I realize now that, for a long time, I didn't want to know what the Lord wanted me to do with performance. I wasn't willing to dedicate my life to it because I didn't feel it would make a big enough difference in the world. I thought it would be a selfish pursuit, and I had other important gifts to develop and use to build the kingdom. Afterwards, I realized that I was wrong to superimpose my own values as to what was important on God. Now? I've asked Him to help me determine the next step and I have conflicting feelings. I have a burning desire to throw myself into music performance – to take whatever steps are necessary to share my voice with the world. I would need to record a demo CD, network like crazy, find a great voice teacher, and ultimately spend more time and money than I've ever spent in my life. And the other emotion is... fear? Unwillingness? Wanting to simply wait? It must be fear, since it's hiding from me right now. I'm afraid of the ramifications if I succeed. And I'm afraid of the ramifications if I fail. If I succeed, I'm afraid it will ruin me. I've seen so many people who have been successful in their dreams and then turned away from God. I just want to be a faithful person and live a faithful life. If I fail, I'm afraid... I guess I'm really afraid of succeeding, not failure. I've come to realize that failure is a necessary part of learning which way to go in life. Failure isn't even a bad thing for me anymore. I didn't get into Stanford. Was it a failure? Maybe. It probably just means that Stanford wasn't the right direction for me. But success... success is different. It's wild and untamed. It's akin to finding an active volcano right before it erupts, then trying to balance on a rock as you are flung higher and higher into the air. I guess I'm also afraid of not being in control of my life.
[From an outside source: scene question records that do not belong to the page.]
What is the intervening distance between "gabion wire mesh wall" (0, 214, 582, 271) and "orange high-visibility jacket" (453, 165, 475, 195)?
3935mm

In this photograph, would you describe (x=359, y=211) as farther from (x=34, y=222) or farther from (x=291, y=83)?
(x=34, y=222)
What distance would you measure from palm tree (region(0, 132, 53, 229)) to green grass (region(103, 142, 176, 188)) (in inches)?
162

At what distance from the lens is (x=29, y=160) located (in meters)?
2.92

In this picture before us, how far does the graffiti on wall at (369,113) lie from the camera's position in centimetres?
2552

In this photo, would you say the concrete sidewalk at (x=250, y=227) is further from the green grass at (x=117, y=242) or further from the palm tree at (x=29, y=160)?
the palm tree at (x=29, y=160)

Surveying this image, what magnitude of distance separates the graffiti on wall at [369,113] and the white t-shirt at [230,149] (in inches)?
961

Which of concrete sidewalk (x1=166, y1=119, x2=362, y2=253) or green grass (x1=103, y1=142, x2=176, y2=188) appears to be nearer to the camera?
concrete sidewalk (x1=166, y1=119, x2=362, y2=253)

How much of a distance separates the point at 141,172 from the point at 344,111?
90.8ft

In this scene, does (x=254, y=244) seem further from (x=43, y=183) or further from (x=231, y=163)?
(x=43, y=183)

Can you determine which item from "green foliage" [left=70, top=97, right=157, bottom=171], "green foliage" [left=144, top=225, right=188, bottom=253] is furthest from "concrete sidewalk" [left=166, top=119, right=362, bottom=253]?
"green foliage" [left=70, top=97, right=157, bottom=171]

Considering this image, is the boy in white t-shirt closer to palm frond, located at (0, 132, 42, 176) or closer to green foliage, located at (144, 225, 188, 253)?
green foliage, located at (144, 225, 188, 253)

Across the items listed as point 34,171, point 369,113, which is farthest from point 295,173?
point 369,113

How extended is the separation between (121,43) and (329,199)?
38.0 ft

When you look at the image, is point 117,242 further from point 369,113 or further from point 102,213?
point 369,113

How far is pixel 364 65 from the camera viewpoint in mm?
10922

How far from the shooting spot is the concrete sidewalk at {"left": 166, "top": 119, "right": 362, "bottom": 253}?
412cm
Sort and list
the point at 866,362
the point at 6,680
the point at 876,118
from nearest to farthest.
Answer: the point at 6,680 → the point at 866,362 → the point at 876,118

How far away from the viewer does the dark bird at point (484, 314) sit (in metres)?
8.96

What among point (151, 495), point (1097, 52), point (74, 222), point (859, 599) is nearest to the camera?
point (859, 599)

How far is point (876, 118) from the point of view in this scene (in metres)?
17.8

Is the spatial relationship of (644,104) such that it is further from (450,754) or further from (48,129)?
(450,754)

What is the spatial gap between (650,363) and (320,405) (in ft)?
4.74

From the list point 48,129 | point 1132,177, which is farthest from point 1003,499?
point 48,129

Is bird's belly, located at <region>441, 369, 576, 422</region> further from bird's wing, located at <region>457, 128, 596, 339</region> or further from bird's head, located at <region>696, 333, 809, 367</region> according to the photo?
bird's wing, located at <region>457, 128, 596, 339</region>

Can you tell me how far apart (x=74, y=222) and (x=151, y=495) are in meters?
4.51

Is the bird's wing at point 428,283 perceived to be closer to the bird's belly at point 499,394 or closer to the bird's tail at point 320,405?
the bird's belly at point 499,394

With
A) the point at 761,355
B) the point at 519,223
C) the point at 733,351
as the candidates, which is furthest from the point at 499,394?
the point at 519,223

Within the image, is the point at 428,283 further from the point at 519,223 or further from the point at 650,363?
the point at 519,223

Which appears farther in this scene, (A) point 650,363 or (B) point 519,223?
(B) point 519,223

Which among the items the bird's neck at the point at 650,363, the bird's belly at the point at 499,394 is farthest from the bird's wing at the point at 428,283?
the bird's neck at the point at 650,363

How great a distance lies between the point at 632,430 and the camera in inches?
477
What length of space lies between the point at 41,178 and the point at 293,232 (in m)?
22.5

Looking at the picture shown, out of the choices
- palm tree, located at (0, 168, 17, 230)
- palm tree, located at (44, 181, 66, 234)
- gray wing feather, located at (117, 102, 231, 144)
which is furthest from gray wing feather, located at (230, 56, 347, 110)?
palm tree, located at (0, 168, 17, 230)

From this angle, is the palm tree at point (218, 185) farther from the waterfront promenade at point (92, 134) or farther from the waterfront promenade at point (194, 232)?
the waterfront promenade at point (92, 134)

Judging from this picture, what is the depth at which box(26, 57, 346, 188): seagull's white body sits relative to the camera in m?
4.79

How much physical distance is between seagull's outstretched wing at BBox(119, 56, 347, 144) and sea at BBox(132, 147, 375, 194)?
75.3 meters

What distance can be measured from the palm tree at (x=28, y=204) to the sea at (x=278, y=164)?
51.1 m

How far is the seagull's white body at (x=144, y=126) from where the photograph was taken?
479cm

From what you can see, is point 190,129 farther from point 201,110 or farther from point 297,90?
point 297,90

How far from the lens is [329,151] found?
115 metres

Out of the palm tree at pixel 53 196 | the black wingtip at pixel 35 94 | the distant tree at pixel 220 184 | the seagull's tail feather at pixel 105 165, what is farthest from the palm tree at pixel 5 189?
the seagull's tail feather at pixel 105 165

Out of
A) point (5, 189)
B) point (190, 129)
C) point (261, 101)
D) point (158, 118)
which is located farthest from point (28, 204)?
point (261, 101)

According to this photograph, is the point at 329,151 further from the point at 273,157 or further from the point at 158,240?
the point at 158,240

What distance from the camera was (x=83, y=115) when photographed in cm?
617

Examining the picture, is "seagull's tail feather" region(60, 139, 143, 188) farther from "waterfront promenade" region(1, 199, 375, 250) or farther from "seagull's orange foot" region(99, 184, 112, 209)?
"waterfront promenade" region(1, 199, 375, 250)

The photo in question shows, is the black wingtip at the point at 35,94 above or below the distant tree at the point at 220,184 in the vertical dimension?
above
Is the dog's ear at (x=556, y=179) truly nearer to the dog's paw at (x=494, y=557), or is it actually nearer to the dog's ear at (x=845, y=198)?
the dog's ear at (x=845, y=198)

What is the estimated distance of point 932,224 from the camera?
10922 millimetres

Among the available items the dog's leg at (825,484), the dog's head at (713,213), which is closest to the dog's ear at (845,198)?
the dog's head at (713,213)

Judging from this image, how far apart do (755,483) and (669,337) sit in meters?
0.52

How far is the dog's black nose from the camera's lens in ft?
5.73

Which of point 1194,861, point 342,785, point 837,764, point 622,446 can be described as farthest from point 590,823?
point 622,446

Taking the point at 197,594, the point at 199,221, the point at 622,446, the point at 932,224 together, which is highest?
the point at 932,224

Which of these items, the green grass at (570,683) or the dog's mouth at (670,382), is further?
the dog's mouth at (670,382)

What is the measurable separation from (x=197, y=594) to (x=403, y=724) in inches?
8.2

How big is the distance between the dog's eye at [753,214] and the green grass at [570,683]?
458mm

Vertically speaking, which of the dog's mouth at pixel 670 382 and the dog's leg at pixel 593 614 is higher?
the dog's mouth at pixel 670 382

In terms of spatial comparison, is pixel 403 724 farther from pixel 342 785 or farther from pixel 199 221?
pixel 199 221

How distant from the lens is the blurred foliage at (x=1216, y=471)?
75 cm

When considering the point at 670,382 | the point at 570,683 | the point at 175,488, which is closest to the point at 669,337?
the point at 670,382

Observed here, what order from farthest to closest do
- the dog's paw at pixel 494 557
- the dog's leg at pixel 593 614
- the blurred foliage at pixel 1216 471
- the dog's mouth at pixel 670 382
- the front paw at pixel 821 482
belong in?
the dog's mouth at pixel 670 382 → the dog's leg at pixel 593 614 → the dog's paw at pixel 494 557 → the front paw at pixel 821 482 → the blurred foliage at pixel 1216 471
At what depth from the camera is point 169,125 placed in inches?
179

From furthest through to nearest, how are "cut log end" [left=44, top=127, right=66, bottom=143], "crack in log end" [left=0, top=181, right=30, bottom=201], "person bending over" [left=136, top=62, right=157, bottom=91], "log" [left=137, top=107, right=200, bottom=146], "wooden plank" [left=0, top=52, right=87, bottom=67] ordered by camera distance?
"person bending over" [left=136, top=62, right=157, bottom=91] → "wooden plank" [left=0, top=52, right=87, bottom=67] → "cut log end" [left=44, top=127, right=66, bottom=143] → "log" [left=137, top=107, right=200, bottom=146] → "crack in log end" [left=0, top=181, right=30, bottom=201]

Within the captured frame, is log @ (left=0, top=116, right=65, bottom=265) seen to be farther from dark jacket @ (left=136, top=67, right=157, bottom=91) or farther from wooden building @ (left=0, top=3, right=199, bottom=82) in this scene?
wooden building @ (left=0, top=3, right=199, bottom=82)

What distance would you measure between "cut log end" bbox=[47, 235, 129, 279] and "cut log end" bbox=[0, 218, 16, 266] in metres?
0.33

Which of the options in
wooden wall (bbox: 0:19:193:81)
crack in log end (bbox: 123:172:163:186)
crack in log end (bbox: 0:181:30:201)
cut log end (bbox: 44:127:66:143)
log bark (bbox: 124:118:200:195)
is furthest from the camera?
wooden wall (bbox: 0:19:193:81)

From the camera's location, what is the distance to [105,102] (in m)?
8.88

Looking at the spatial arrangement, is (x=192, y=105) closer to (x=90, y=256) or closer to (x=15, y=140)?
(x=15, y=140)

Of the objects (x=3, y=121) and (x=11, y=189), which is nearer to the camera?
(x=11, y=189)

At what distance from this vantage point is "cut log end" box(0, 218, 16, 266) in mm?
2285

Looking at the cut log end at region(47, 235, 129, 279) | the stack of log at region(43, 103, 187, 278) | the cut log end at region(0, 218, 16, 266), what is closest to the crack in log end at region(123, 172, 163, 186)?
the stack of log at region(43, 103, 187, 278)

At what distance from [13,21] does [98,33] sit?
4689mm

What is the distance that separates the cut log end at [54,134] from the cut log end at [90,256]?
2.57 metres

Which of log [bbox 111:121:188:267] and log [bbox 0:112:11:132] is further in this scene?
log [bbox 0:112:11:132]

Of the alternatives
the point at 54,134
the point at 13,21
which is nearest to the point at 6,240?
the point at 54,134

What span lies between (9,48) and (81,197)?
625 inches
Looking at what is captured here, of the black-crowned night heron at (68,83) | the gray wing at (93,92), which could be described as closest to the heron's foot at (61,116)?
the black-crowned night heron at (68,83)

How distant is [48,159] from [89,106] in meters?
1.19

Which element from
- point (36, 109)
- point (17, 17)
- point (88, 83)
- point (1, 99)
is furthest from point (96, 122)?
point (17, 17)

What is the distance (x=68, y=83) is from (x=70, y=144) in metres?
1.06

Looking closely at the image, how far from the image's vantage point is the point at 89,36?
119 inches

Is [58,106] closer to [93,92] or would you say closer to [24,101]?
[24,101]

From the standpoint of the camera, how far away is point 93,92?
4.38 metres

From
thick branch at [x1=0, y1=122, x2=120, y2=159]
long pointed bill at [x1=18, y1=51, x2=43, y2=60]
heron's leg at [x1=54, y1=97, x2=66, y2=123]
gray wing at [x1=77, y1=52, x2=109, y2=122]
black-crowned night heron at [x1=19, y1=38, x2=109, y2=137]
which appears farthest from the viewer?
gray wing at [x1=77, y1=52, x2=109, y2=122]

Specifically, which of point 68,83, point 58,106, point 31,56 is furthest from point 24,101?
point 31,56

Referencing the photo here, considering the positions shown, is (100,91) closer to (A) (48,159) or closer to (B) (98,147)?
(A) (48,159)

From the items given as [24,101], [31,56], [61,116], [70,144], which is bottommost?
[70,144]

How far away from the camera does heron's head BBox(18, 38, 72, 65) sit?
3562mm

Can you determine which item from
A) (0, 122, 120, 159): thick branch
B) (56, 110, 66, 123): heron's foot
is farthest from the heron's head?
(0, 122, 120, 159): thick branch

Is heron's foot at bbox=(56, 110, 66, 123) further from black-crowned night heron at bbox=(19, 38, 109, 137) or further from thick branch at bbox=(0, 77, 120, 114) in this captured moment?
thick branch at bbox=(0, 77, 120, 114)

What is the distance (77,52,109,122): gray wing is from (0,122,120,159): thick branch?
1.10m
Either way, fears mean only one thing: I lack faith and need to trust in the Lord.

That opens up a world of questions for me... all the times I avoided doing something though I was good at it – what was the motivating factor then? But the Lord is telling me that those reflections aren't really important right now. Back on subject. I've found that explaining through my fears and looking at them has been the fundamental step in overcoming them. I'll try it now. Why am I afraid of going down an uncharted road – putting my life into God's hands? Because I want to be in control. I want to know what is happening and what comes next. And the telling question: which is more important to me – being in control of my life or allowing God to guide my ship? Something within me cries out, “This question isn't important. God would never ask me to surrender that.” But He already has. And this is the test. Is it really the right direction? Or will an angel stop me in the midst? It doesn't matter, because the choice that I make will have been made, and I will have proved myself one way or another. Being guided by the Lord is more important than being in control of the direction in my life. Wherever He calls me, whatever He asks me to do, whomever He asks me to be... and so my fear is gone. I know that He will guide me, direct me, and prepare the path before me.

As we grow towards perfection, each of us will encounter fear – gaps in our faith. At its heart, all fear (except maybe clinically diagnosed phobia) is a lack of faith. Sometimes it can be easier to live with fear than to face it and dive into its meaning – to search out what roots it to our lives. Maybe that's because, ultimately, overcoming our fears requires change. It may seem trite to say that a fear of heights or spiders comes from a lack of faith, but the same process through which I overcame my fear of losing control worked for my fear of the dark, of heights, of spiders, and of failure. God has not given us a spirit of fear, but of faith. And as we honestly address our fears, He will help us to overcome them... and even to make them into our greatest strengths.

I know that God is our Father. Ultimately, He will ask us to give up the things that are most important to us. Whether we act upon faith or fear is our choice. As we act in faith, He will bless and guide us, enabling us to grow beyond anything we could have accomplished alone. Go out and be missionaries!